* [Work task 1]: Transcribe the passage on working in Dublin word for word, from "In fact, according" up to and including "under preferential terms.".
* [Work task 2]: Extend the article on reasons to work in Dublin, beginning immediately after its last sentence.

* [Excerpted passage]:
Dublin is a global, entrepreneurial city with a bright future – and many people have moved here to share in its success. Here are seven of the top reasons why working in Dublin might be the right move for you too.

1. The robust jobs market

Ireland’s GDP growth was expected to decline be 0.9% in 2023 after a stellar performance in recent times as economic activity continues to normalise. Growth is projected to be solid in the coming years though as GDP is forecast to rise by 2.2% in 2024 and 3.8% in 2025.

Unemployment rates are projected to remain low in 2024 by historical standards with the jobs market still most certainly on the up.

In fact, according to EY’s Economic Eye, given the tight labour market and some compensation for past inflation, wage increases are also anticipated in 2024. This is good news for salaries too.

To get a clear idea of what the most sought-after skills in Ireland are right now, you can check the Government’s list of occupations that are considered critical and allow skilled immigrants to take work in Ireland under preferential terms.

2. The world-leading business culture

Dublin is a business-friendly city that has prioritised competitiveness for several decades. So, no matter what field you’re in, your career will benefit from living and working in Dublin.

* [Extracted information]:

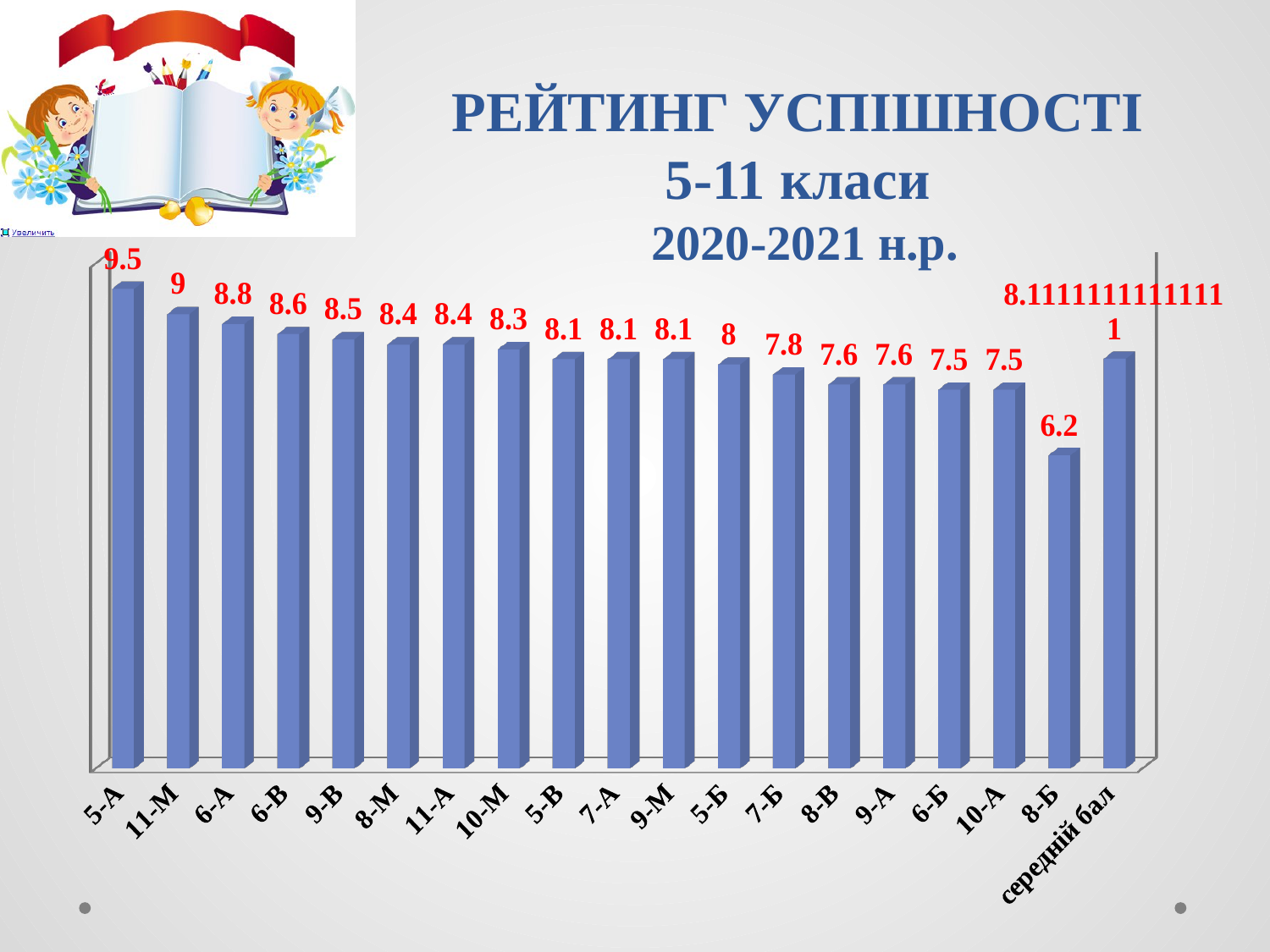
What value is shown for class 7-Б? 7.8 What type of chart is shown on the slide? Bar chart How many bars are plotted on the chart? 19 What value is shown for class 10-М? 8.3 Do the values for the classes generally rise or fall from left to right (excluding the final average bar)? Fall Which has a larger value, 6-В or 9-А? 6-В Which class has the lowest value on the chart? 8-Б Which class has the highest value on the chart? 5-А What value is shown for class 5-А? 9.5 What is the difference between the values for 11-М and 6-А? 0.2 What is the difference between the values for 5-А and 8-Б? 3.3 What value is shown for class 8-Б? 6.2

---

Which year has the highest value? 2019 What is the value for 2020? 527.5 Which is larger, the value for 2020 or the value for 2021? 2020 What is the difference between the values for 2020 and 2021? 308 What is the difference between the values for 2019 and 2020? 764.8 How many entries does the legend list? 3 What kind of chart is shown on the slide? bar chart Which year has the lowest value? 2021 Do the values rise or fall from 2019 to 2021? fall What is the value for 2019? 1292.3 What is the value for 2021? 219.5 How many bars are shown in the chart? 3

* [Your response 1]:
In fact, according to EY’s Economic Eye, given the tight labour market and some compensation for past inflation, wage increases are also anticipated in 2024. This is good news for salaries too.

To get a clear idea of what the most sought-after skills in Ireland are right now, you can check the Government’s list of occupations that are considered critical and allow skilled immigrants to take work in Ireland under preferential terms.

* [Your response 2]:
Dublin’s prosperity owes much to its embrace of the knowledge economy. The city’s leaders recognised its potential early on and set about building a city that attracts international businesses and the talent it relies on.

As long ago as the 1980s, city authorities set about redeveloping Dublin’s historic docklands. This iconic area is now home to the city’s thriving financial and tech industries. Here, you’ll find the offices of many world-renowned multinationals. Over 500 companies operate in this area, including more than half of the world’s top 50 banks, as well as technology leaders like Google, Facebook, Twitter and Accenture.

This city’s commitment to both business and talent hasn’t waned and it continues to perform well in rankings of culture and competitiveness. This means it is still an attractive location for leading business, as well as a great place to develop your career.

Business colleagues in a social setting

3. The craic is 90

Work culture aside, living in Dublin means that there’s loads to do in your downtime. Every weekend you’ll find a different festival, concert or market happening nearby. The vibrant shopping, nightlife and food scenes also means you’ll never be stuck for something to do.

With 40% of the city’s population aged under 30, Dublin’s nightlife is generally buzzing too. The music scene is pumping and venues like Croke Park are regularly packed out with fans of international stars. That’s when it isn’t hosting Gaelic games – Ireland’s favourite sports. Rugby and football also bring the fans out in huge numbers.

4. Educational and research opportunities

Ireland’s third-level education system is among Europe’s best. Despite its relatively small population, Ireland boasts seven public universities and fourteen institutes of technology. Many of them bring learning opportunities to the city’s workplaces too.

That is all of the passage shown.